*Quoted passage*
****************************************
Our Second New Urban Progress Trip Took Our Fellows to Chicago, Denver and Austin
Our New Urban Progress fellows travelled within the United States to explore how cities can provide examples, best practices, and solutions on how urban areas can serve as primary actors against global crises. During their visits to Chicago, Denver, and Austin, our fellows learned from experts at the local governmental, institutional, and community levels about how they approach everything from eroding trust in democracy to the climate crisis from different urban standpoints. This tour was the second of two delegation trips, after visiting Germany last fall. You can find a recap of 2021’s visit to Berlin, Leipzig, and the Ruhr Valley here.
Rewatch the Highlights
Our Trip: A Week Across the United States
The first stop brought our fellows to the financial and cultural hub of the Midwest: Chicago. Our fellows explored Chicago’s role as a leading example for democratic, sustainable, and innovative urban development. The delegation kicked off their tour with several meetings with high-ranking city officials, professionals, and institutions.
Meeting Chicago’s Deputy Mayor
During their meetings with Chicago’s mayor’s office, our fellows had the opportunity to engage in a lively discussion with Deputy Mayor for Economics and Neighborhood Development, Samir Mayekar. The core topic of debate was how the City of Chicago encourages innovation and growth that is inclusive and does not leave historically excluded communities behind. How can Chicago continue to be a regional, national and international leader but also bring equity to all their communities? As Chicago faces an increasing wealth gap, racial economic inequality, skyrocketing living expenses, and all against a backdrop of the threats of climate change: What steps is Chicago taking to counter these and other challenges directly?
Chicago Council on Global Affairs
How – and why – should cities be global actors? The delegation sat down with city experts to discuss this question and more. The fellows learned about the research and publications that the Chicago Council on Global Affairs has done on the subject and left with fundamental approaches to continue working on what it means to be a transatlantic city.
****************************************
*How to complete this task*
Can you turn the paragraph of the trip report that opens with "Our New Urban Progress fellows travelled" into a short bulleted list that keeps its main facts? Answer from the trip report alone.

*Recorded information*
****************************************
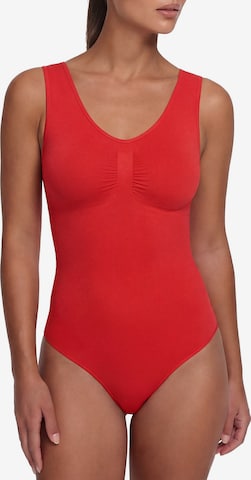 cfab (formerly creamy fabrics) - Body moldeador 'Tank Bodysuit Sculpting Shapewear mit Slip' en rojo: frente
****************************************
*Your response*
- The New Urban Progress fellows traveled within the United States to Chicago, Denver, and Austin.
- The aim was to explore how cities can offer examples, best practices, and solutions, and how urban areas can act as primary actors against global crises.
- The fellows learned from experts at the local governmental, institutional, and community levels about how they approach issues ranging from eroding trust in democracy to the climate crisis.
- This was the second of two delegation trips. The first was a visit to Germany the previous fall, in 2021, covering Berlin, Leipzig, and the Ruhr Valley.